To support such scenarios, generator expressions were introduced.
Instead of being resolved during the configuration step, they are resolved during buildsystem generation. This means that they know about the different configuration types for example.

They are not supported everywhere but most commands now accept them. Refer to the command documentation to know if it is the case.

The syntax for generator expressions is the following:

$<condition:true_string>

Or if you want a ternary operator:

$<IF:condition,true_string,false_string>

Note that in both cases, the only values allowed for condition is 0 or 1.

Some useful examples

For a value based on an option, one can use the $<BOOL:string> logical operator to evaluates the string as a boolean, and convert it to 0 or 1. This is necessary since generator expressions only understand those two values as parameter for the condition.

Our previous example with BP_USE_AVX could then be replaced with:

# Defines USE_AVX=1 only if BP_USE_AVX is ON
target_compile_definitions(myawesomelib PRIVATE $<$<BOOL:${BP_USE_AVX}>:USE_AVX=1>)

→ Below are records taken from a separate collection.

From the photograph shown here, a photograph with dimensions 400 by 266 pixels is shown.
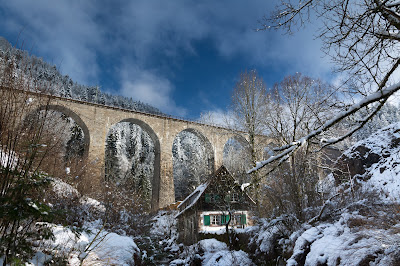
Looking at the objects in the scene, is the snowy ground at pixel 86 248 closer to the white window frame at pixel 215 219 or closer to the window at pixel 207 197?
the window at pixel 207 197

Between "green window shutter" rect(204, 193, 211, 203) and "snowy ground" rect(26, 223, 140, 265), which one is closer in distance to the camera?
"snowy ground" rect(26, 223, 140, 265)

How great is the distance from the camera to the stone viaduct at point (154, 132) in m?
21.5

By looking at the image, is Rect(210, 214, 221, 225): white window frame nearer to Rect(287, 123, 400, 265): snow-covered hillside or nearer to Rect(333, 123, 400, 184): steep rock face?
Rect(333, 123, 400, 184): steep rock face

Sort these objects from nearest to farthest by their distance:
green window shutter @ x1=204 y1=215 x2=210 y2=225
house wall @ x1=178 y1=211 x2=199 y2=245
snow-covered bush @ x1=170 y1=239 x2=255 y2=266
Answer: snow-covered bush @ x1=170 y1=239 x2=255 y2=266
house wall @ x1=178 y1=211 x2=199 y2=245
green window shutter @ x1=204 y1=215 x2=210 y2=225

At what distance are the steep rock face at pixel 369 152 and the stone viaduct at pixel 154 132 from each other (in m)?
9.50

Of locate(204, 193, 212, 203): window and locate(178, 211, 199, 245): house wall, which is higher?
locate(204, 193, 212, 203): window

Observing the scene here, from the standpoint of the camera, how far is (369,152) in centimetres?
1113

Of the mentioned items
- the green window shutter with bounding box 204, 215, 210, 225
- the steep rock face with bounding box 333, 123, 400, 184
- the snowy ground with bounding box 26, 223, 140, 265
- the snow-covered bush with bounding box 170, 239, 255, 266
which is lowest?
the snow-covered bush with bounding box 170, 239, 255, 266

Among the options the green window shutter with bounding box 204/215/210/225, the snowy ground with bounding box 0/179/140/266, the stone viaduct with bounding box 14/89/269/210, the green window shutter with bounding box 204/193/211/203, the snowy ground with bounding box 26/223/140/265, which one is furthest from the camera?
the stone viaduct with bounding box 14/89/269/210

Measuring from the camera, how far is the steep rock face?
34.4 feet

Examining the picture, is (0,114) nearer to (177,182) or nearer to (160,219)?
(160,219)

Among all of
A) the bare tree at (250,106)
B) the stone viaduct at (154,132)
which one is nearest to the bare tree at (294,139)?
the bare tree at (250,106)

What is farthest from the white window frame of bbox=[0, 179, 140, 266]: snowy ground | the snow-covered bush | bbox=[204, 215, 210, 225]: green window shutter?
bbox=[0, 179, 140, 266]: snowy ground

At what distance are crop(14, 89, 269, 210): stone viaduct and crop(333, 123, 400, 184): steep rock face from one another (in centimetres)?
950
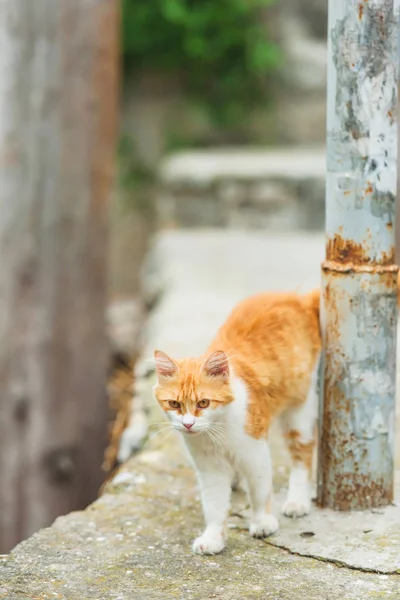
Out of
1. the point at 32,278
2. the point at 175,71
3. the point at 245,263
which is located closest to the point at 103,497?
the point at 32,278

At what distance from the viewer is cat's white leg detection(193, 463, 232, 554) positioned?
224cm

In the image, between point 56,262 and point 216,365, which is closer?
point 216,365

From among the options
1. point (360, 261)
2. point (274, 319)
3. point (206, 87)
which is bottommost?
point (274, 319)

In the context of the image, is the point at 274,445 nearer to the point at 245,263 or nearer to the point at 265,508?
the point at 265,508

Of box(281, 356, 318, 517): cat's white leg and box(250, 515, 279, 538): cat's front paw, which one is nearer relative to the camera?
box(250, 515, 279, 538): cat's front paw

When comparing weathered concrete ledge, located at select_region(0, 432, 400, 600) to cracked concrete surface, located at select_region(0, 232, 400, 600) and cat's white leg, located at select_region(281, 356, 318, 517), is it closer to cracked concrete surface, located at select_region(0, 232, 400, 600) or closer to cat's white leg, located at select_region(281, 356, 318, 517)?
cracked concrete surface, located at select_region(0, 232, 400, 600)

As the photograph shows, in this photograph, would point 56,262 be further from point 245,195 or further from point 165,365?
point 245,195

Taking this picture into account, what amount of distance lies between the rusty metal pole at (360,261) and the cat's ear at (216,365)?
14.2 inches

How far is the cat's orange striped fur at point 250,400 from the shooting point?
83.9 inches

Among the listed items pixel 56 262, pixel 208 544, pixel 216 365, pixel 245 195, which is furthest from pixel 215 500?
pixel 245 195

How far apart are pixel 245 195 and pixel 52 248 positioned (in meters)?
2.70

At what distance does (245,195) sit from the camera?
656 cm

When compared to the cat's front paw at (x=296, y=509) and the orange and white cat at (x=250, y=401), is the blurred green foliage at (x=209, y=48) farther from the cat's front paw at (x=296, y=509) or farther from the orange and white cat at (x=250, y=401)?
the cat's front paw at (x=296, y=509)

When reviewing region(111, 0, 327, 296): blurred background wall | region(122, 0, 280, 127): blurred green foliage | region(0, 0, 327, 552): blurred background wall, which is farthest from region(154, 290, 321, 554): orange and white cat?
region(122, 0, 280, 127): blurred green foliage
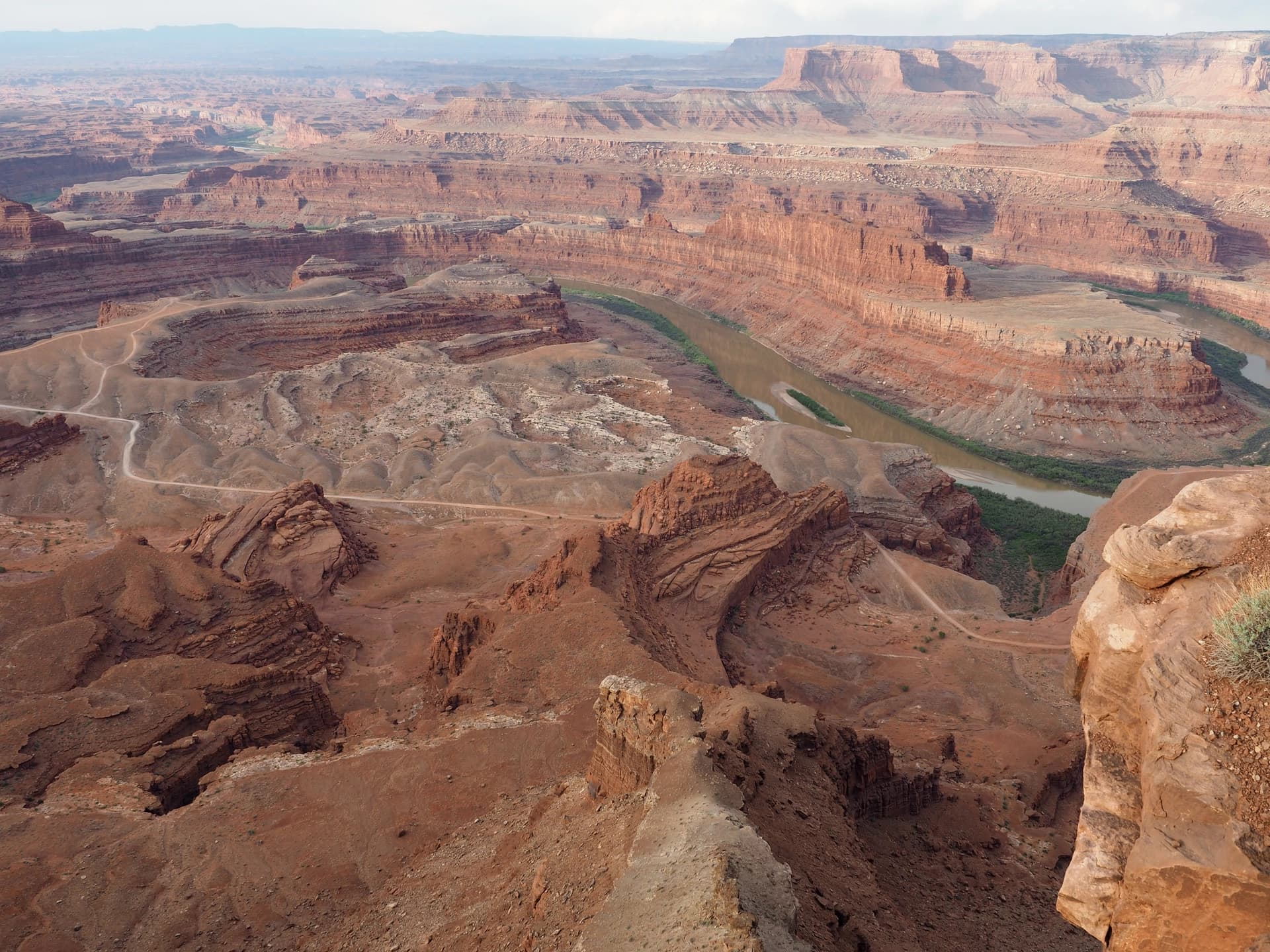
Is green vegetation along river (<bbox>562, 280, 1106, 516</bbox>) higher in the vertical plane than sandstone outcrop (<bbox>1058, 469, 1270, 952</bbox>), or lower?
lower

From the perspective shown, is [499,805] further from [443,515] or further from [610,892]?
[443,515]

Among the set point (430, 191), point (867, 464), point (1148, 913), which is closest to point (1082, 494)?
point (867, 464)

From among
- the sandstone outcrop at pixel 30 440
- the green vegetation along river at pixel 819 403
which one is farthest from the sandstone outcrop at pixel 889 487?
the sandstone outcrop at pixel 30 440

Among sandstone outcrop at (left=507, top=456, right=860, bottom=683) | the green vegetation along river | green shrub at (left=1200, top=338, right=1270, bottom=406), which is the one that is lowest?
the green vegetation along river

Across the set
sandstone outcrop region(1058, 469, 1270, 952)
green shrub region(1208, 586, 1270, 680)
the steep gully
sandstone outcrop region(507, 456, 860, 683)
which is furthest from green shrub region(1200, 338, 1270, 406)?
green shrub region(1208, 586, 1270, 680)

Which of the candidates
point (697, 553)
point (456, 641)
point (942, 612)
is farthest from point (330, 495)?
point (942, 612)

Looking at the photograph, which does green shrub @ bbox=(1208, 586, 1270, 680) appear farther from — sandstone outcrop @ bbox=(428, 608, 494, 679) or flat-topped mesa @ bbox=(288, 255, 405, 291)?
flat-topped mesa @ bbox=(288, 255, 405, 291)

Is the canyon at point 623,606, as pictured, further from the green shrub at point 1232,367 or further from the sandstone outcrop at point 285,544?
the green shrub at point 1232,367

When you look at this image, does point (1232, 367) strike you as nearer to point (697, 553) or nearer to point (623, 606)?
point (697, 553)
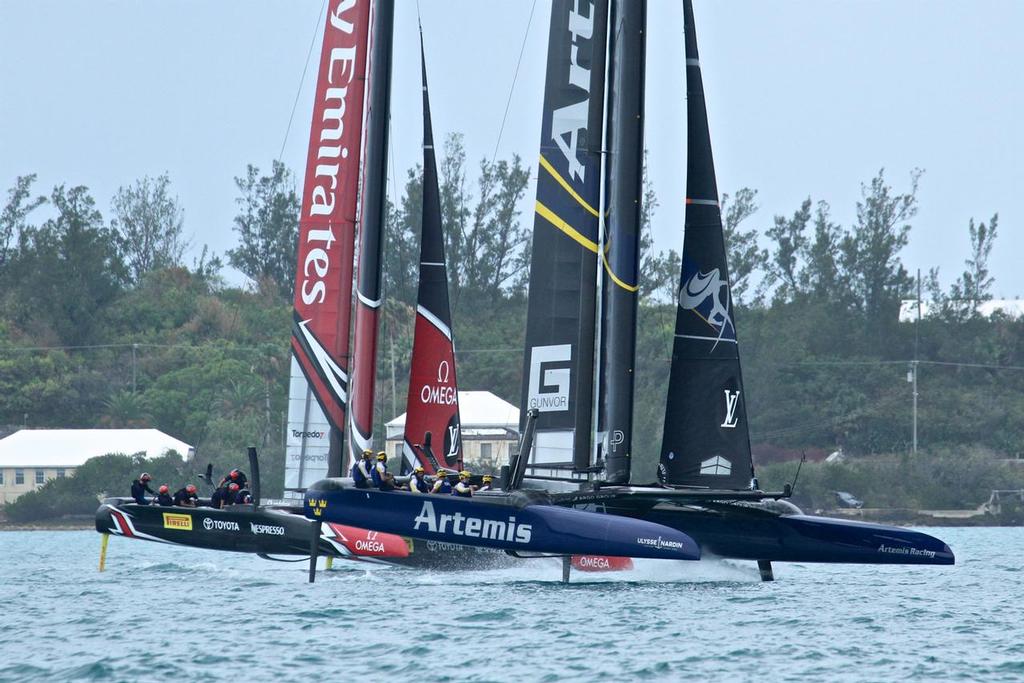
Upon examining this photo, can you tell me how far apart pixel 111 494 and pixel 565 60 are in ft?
121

But where generator expressions shine best is when using variable queries. Those can be used as conditions the following way:

target_sources(mytarget
  PRIVATE
    source/all-platforms.cpp
    $<$<PLATFORM_ID:Windows>:source/windows-only.cpp>
    $<$<PLATFORM_ID:Linux>:source/linux-only.cpp>
)

The above snippet adds source/all-platforms.cpp on all systems to mytarget, the source/windows-only.cpp file only if the current CMAKE_SYSTEM_NAME is Windows, and source/linux-only.cpp on Linux.

Another example would be:

target_compile_definitions(mytarget
  PRIVATE
    $<$<CONFIG:Debug>:DEBUG_MODE>
    $<$<COMPILE_LANGUAGE:CXX>:COMPILING_CXX>
    $<$<COMPILE_LANGUAGE:CUDA>:COMPILING_CUDA>
)

Here we tell CMake to add the define DEBUG_MODE for Debug builds, COMPILING_CXX when compiling C++ sources and COMPILING_CUDA for Cuda sources.

Debugging

Since they are evaluated during the generation step and not the configuration step, they can be hard to debug.
As noted in the documentation one can use add_custom_target(genexdebug COMMAND ${CMAKE_COMMAND} -E echo "$<...>") to debug commands.
You then just need to build the genexdebug target to view the result.

Whitespaces in generator expressions

One of the main issue people encounter when using generator expressions is that you can not add whitespace in the condition (first operand) part. For example, $<$<CONFIG:Debug>:DEBUG_MODE> is valid, but $< $<CONFIG:Debug> :DEBUG_MODE> is not valid.

A nice trick exists though! You can use the string(CONCAT) command to create a variable containing a generator expression defined on multiple lines and any whitespace:

string(CONCAT GENEXP_WITH_WHITESPACE
  $<IF: ${SOME_VAR},
    "SOME_VAR is true",
    "SOME_VAR is false"
  >
)

Which evaluates to:

$<IF:$<BOOL:${SOME_VAR}>,SOME_VAR is true,SOME_VAR is false>

If you want to have quotes in the final expression, you will need to escape them though.

What's next

In the next post we will talk about CMake modules, packages and target installation!


Clément Grégoire

Footnotes

  1. 1     

    Some variants of if still require you to dereference though, such as if(IS_DIRECTORY path-to-directory) because it takes a path as parameter, not a variable.